SET PROBLEM A: Gather every line of the rows below that contains the word "camera", treating uppercase and lowercase as different.

^^^^^^^^

Not so long ago, we had a hard-fought thread here on this very subject,

http://www.unexplain...howtopic=221298

I think the most productive and reliable sense to apporach the question of when atheism can usefully be viewed as a religion is offered by Paul Tillich.

Quote

For others, however, atheism is, in the words of German theologian Paul Tillich, an ‘ultimate concern.'
Everybody whose brain functions adequately, in Tillich's view, has their own ultimate concerns. Everybody, then, has a religion, their very own religion, meaning what they think about their ultimate concerns and what they do as a result of their thinking.

Example. A person's ultimate concerns may be focused on the teachings of the Buddha, and the person may, in point of fact, believe there is no god. That person's religion, then, is Buddhism, where their ultimate concerns lie. Atheism is not that person's religion, it is a fact about their religion, as they personally pursue it.

With that in mind, when is any umbrella term, whether atheism or theism or agnosticism, "a religion" in this sense of Tillich?

^^^^^^^^

SET PROBLEM B:
Answer these questions using the text on atheism and Tillich above:
(i) How does the text describe Paul Tillich?
(ii) In the example, what is the religion of the person whose ultimate concerns focus on the teachings of the Buddha?
(iii) Which three umbrella terms does the final question name?

INPUT MATERIAL:
^^^^^^^^

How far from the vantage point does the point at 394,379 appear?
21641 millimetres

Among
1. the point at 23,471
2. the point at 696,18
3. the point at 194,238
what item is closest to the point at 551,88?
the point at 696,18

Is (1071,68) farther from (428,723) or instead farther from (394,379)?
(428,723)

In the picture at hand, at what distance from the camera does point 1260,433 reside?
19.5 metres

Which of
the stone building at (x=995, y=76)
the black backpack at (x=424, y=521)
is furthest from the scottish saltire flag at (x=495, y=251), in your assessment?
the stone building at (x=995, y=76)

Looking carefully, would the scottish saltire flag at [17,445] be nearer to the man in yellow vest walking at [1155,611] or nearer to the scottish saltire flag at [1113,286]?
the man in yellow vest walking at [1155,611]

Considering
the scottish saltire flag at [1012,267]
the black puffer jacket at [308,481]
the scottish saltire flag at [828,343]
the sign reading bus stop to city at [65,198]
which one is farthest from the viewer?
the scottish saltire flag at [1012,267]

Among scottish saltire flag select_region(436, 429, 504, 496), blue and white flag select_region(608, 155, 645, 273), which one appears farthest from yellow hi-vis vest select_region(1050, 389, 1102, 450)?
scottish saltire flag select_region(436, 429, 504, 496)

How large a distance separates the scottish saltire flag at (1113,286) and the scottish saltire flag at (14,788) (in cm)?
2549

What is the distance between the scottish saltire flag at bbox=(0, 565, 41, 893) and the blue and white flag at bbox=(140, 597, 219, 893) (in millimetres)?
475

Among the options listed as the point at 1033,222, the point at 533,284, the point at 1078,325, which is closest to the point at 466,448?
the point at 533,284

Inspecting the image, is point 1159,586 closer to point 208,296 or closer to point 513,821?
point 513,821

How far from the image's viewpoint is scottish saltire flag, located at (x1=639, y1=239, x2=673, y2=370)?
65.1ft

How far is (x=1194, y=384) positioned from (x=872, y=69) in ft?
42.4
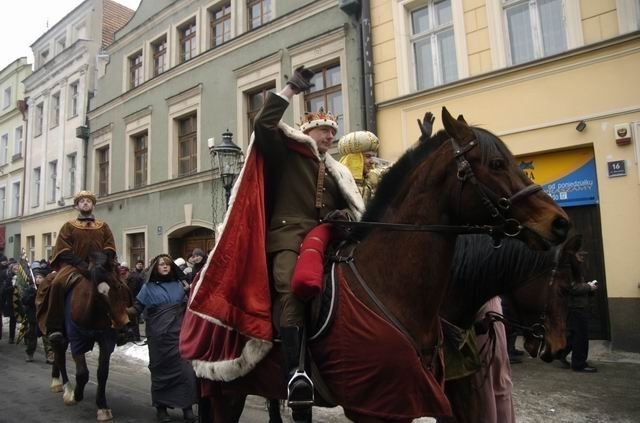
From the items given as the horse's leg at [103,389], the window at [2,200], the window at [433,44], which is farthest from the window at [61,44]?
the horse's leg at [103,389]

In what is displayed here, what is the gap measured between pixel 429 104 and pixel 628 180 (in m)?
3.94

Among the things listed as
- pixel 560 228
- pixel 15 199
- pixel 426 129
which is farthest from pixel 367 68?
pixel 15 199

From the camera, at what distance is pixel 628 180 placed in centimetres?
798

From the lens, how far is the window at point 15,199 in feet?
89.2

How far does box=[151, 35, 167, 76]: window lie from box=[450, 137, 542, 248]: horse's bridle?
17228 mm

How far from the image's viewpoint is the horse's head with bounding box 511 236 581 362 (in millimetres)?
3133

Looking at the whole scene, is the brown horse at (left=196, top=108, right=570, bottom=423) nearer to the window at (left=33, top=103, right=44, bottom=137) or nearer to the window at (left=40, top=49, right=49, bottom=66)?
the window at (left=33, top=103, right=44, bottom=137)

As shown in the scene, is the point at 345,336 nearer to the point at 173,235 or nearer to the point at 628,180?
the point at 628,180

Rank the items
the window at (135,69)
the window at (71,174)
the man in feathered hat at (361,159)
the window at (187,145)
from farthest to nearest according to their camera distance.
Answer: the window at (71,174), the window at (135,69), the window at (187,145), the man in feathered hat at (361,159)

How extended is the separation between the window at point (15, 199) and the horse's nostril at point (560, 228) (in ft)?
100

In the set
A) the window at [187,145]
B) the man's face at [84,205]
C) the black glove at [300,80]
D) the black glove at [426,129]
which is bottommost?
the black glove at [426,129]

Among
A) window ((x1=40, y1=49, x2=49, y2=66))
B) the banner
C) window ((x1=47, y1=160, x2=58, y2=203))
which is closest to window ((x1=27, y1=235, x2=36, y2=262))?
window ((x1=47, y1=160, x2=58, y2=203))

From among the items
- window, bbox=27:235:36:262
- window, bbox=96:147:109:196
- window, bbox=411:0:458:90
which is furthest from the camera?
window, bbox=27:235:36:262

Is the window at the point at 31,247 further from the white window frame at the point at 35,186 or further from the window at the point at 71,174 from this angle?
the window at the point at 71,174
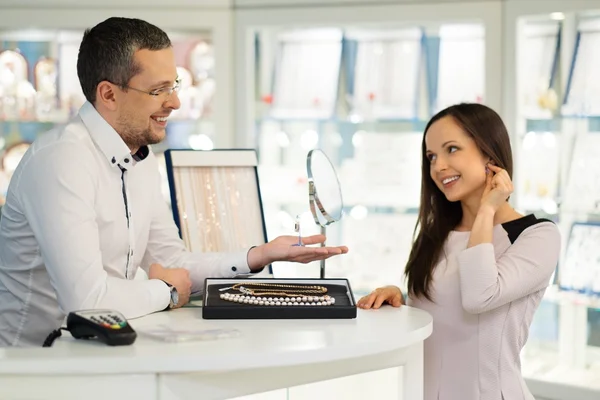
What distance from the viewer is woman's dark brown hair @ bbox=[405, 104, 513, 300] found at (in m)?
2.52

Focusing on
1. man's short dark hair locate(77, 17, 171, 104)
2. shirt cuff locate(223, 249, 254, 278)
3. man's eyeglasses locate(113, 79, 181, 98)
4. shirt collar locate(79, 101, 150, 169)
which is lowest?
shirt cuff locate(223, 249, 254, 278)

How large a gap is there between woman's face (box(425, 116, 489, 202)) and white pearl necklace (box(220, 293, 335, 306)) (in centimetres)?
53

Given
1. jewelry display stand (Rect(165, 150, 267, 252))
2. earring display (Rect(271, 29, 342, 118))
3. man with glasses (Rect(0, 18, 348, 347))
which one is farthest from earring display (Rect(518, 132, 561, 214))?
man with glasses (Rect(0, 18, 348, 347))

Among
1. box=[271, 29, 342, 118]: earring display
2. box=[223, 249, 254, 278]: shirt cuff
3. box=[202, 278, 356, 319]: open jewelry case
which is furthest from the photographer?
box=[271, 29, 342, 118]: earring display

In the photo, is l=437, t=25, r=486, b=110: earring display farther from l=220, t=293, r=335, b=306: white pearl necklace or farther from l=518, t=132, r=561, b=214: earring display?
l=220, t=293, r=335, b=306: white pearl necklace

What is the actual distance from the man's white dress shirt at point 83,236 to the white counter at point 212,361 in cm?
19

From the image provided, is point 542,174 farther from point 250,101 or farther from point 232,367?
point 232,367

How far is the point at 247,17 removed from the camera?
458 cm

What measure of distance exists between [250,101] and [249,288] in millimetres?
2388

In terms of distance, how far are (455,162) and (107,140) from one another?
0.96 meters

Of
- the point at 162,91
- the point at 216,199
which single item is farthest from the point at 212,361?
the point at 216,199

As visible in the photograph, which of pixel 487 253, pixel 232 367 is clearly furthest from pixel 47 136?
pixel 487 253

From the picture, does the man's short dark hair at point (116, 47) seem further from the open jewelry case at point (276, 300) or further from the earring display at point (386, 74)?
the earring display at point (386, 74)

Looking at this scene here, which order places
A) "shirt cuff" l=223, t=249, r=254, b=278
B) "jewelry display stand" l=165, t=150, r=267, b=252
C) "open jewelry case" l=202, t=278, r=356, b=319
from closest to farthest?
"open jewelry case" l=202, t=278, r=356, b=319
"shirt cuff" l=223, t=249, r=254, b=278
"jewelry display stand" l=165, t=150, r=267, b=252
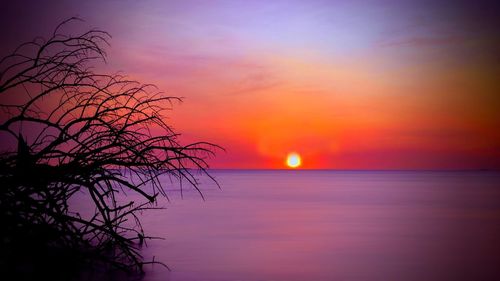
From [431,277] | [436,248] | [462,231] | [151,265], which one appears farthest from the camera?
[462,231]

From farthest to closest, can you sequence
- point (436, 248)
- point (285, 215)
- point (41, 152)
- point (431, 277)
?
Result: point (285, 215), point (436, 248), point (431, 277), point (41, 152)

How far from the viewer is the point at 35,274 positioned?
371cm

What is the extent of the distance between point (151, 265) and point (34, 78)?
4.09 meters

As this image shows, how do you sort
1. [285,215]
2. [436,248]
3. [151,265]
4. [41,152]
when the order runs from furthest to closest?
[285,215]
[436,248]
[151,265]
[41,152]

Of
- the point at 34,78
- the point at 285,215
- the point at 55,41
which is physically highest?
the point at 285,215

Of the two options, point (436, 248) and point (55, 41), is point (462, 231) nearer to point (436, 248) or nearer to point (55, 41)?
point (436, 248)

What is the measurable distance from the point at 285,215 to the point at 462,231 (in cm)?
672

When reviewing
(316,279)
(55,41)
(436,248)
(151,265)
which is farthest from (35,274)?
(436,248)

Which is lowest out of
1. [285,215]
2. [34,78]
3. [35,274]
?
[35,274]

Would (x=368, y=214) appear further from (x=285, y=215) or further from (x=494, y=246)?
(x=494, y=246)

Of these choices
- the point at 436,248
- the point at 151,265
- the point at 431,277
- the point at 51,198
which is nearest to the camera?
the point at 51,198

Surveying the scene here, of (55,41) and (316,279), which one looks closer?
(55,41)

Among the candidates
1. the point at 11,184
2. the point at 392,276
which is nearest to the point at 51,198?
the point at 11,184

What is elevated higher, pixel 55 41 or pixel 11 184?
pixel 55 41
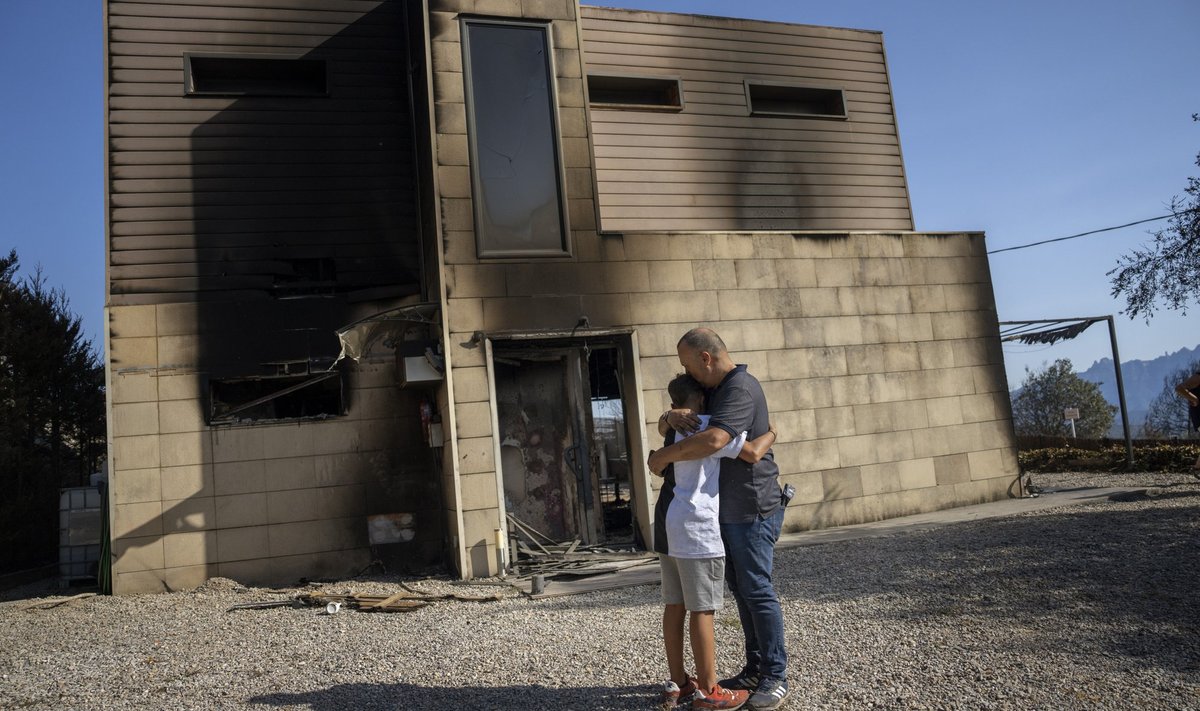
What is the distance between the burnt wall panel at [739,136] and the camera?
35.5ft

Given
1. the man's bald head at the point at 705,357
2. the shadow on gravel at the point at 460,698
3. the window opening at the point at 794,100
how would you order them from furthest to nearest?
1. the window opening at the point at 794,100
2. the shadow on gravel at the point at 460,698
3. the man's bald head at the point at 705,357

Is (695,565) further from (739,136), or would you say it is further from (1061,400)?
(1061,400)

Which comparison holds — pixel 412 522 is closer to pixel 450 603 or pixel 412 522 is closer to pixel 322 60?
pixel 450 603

^^^^^^^^

COMPLETE RESPONSE A:
In the picture at hand, at what distance from the camera does point 1260,433 reside?
From the camera, at what distance is pixel 628 180 placed in centimetres?
from farthest to nearest according to their camera distance.
which is furthest from the camera?
How far is the point at 247,17 removed from the camera?
From [431,277] | [436,248] | [462,231] | [151,265], which one appears farthest from the camera?
which is nearest to the camera?
What is the distance between the burnt wall panel at [739,136] and the camera?

COMPLETE RESPONSE B:
(i) A German theologian.
(ii) Buddhism.
(iii) Atheism, theism and agnosticism.